### Extract
====
- Dates: May 2008
- Teams: 16
- Finals site: Johnny Unitas Stadium Towson, MD
- Champions: Northwestern (4th title)
- Runner-up: Penn (1st title game)
- MOP: Hilary Bowen, Northwestern
- Attendance: 19,093 finals

= 2008 NCAA Division I women's lacrosse tournament =

Collegiate lacrosse tournament

The 2008 NCAA Division I Women's Lacrosse Championship was the 27th annual single-elimination tournament to determine the national champion of Division I NCAA women's college lacrosse. The championship game was played at Johnny Unitas Stadium in Towson, Maryland during May 2008. All NCAA Division I women's lacrosse programs were eligible for this championship, and a total of 16 teams were invited to participate.
====
### Task requirements
According to the 2008 women's lacrosse championship article, at which stadium was the championship game played?
====
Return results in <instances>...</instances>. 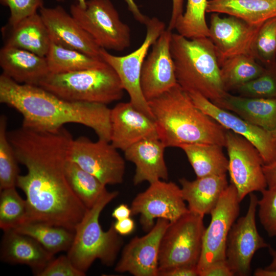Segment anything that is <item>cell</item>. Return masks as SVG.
Instances as JSON below:
<instances>
[{
    "label": "cell",
    "instance_id": "45",
    "mask_svg": "<svg viewBox=\"0 0 276 276\" xmlns=\"http://www.w3.org/2000/svg\"><path fill=\"white\" fill-rule=\"evenodd\" d=\"M263 170L267 188L276 189V160L270 164L263 165Z\"/></svg>",
    "mask_w": 276,
    "mask_h": 276
},
{
    "label": "cell",
    "instance_id": "43",
    "mask_svg": "<svg viewBox=\"0 0 276 276\" xmlns=\"http://www.w3.org/2000/svg\"><path fill=\"white\" fill-rule=\"evenodd\" d=\"M113 225L117 233L122 236L131 234L135 228L134 221L130 217L116 220L113 223Z\"/></svg>",
    "mask_w": 276,
    "mask_h": 276
},
{
    "label": "cell",
    "instance_id": "44",
    "mask_svg": "<svg viewBox=\"0 0 276 276\" xmlns=\"http://www.w3.org/2000/svg\"><path fill=\"white\" fill-rule=\"evenodd\" d=\"M183 0H172V10L168 29L172 31L175 29L177 21L182 15Z\"/></svg>",
    "mask_w": 276,
    "mask_h": 276
},
{
    "label": "cell",
    "instance_id": "17",
    "mask_svg": "<svg viewBox=\"0 0 276 276\" xmlns=\"http://www.w3.org/2000/svg\"><path fill=\"white\" fill-rule=\"evenodd\" d=\"M188 93L194 105L203 112L226 129L231 130L250 142L259 151L264 165L270 164L276 160V143L269 131L217 106L197 93Z\"/></svg>",
    "mask_w": 276,
    "mask_h": 276
},
{
    "label": "cell",
    "instance_id": "49",
    "mask_svg": "<svg viewBox=\"0 0 276 276\" xmlns=\"http://www.w3.org/2000/svg\"><path fill=\"white\" fill-rule=\"evenodd\" d=\"M255 276H276V270H270L265 268H257L254 272Z\"/></svg>",
    "mask_w": 276,
    "mask_h": 276
},
{
    "label": "cell",
    "instance_id": "51",
    "mask_svg": "<svg viewBox=\"0 0 276 276\" xmlns=\"http://www.w3.org/2000/svg\"><path fill=\"white\" fill-rule=\"evenodd\" d=\"M270 134L273 140L276 143V128L271 131H270Z\"/></svg>",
====
### Problem solution
Johnny Unitas Stadium in Towson, Maryland